Let’s say something is wrong in your template. The syntax is bad, or you used a Twig tag that doesn’t exist. What will happen now?

We try to only show informative errors when it’s safe to do so. If you don’t ask this plugin to show you error information, you might get nothing, or a standard error page (maybe your own 404 page).

Switching to debug mode

To be precise, we only show an error with relevant technical information when the debug option is on. You can set it in your config like this:

<?php /* site/config/config.localhost.php */
c::set('debug', true);

Note that you should avoid enabling the debug option on a production website. You can use domain-specific config files with Kirby:

site/
    config/
        config.php
        config.localhost.php
        config.www.yourdomain.com.php

If you’re testing your website on http://localhost/, then Kirby will load the site/config/config.localhost.php file. Replace "localhost" with the domain name you’re using for development.

What errors look like

We’re showing different things depending on (A) if debug mode is active and (B) if we’re rendering a full page using Twig, or just a fragment with the twig() helper function.

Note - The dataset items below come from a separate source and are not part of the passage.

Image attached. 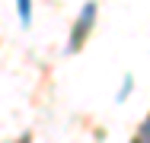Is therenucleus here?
I'll list each match as a JSON object with an SVG mask.
<instances>
[{
  "label": "nucleus",
  "instance_id": "1",
  "mask_svg": "<svg viewBox=\"0 0 150 143\" xmlns=\"http://www.w3.org/2000/svg\"><path fill=\"white\" fill-rule=\"evenodd\" d=\"M96 13H99V6H96V0H86L83 6H80V13H77V22L70 29V38H67V54H77L80 48H83V41H86V35L93 32L96 26Z\"/></svg>",
  "mask_w": 150,
  "mask_h": 143
},
{
  "label": "nucleus",
  "instance_id": "2",
  "mask_svg": "<svg viewBox=\"0 0 150 143\" xmlns=\"http://www.w3.org/2000/svg\"><path fill=\"white\" fill-rule=\"evenodd\" d=\"M16 3V10H19V22H23V29L32 26V0H13Z\"/></svg>",
  "mask_w": 150,
  "mask_h": 143
},
{
  "label": "nucleus",
  "instance_id": "3",
  "mask_svg": "<svg viewBox=\"0 0 150 143\" xmlns=\"http://www.w3.org/2000/svg\"><path fill=\"white\" fill-rule=\"evenodd\" d=\"M134 143H150V114L144 118V124H141V130H137V140Z\"/></svg>",
  "mask_w": 150,
  "mask_h": 143
},
{
  "label": "nucleus",
  "instance_id": "4",
  "mask_svg": "<svg viewBox=\"0 0 150 143\" xmlns=\"http://www.w3.org/2000/svg\"><path fill=\"white\" fill-rule=\"evenodd\" d=\"M131 86H134V80H131V76H125V86H121V92H118V95H115L118 102H125V95L131 92Z\"/></svg>",
  "mask_w": 150,
  "mask_h": 143
},
{
  "label": "nucleus",
  "instance_id": "5",
  "mask_svg": "<svg viewBox=\"0 0 150 143\" xmlns=\"http://www.w3.org/2000/svg\"><path fill=\"white\" fill-rule=\"evenodd\" d=\"M19 143H32V137H29V134H23V140H19Z\"/></svg>",
  "mask_w": 150,
  "mask_h": 143
}]
</instances>
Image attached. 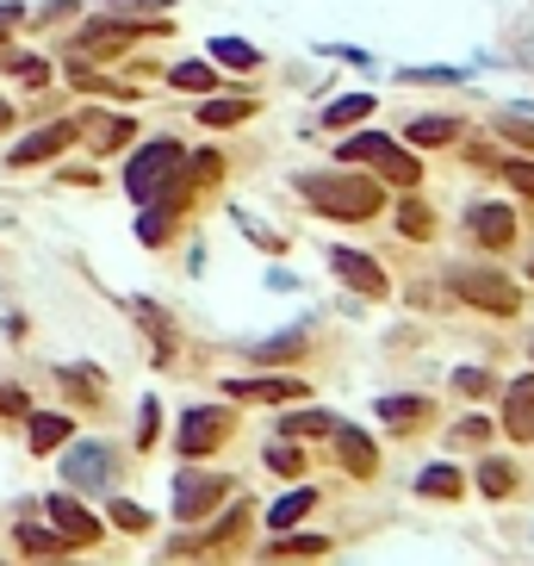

Debug mode Full page twig($template, $data)
Off (debug=false) Shows the site’s error page
By default, it’s the page whose URI is 'error'.
If this doesn’t work, we’re letting Kirby handle the error; depending on your version and settings, this can mean seeing a completely white page (no content), or a white page with a basic error message.
Returns nothing
The twig() function will return an empty string. No content, no error, no nothing.
On (debug=true) Shows a custom error page
Complete with an error message and an extract of the faulty code. So much better for debugging!
Returns a short error message
A few lines of text, with an error message and a shorter extract of the faulty code.

Note for Kirby 2.4+ users: we are not using the Whoops error reporting page, with its full stack trace explorer, because it’s not really useful here — it shows PHP code instead of the faulty Twig code.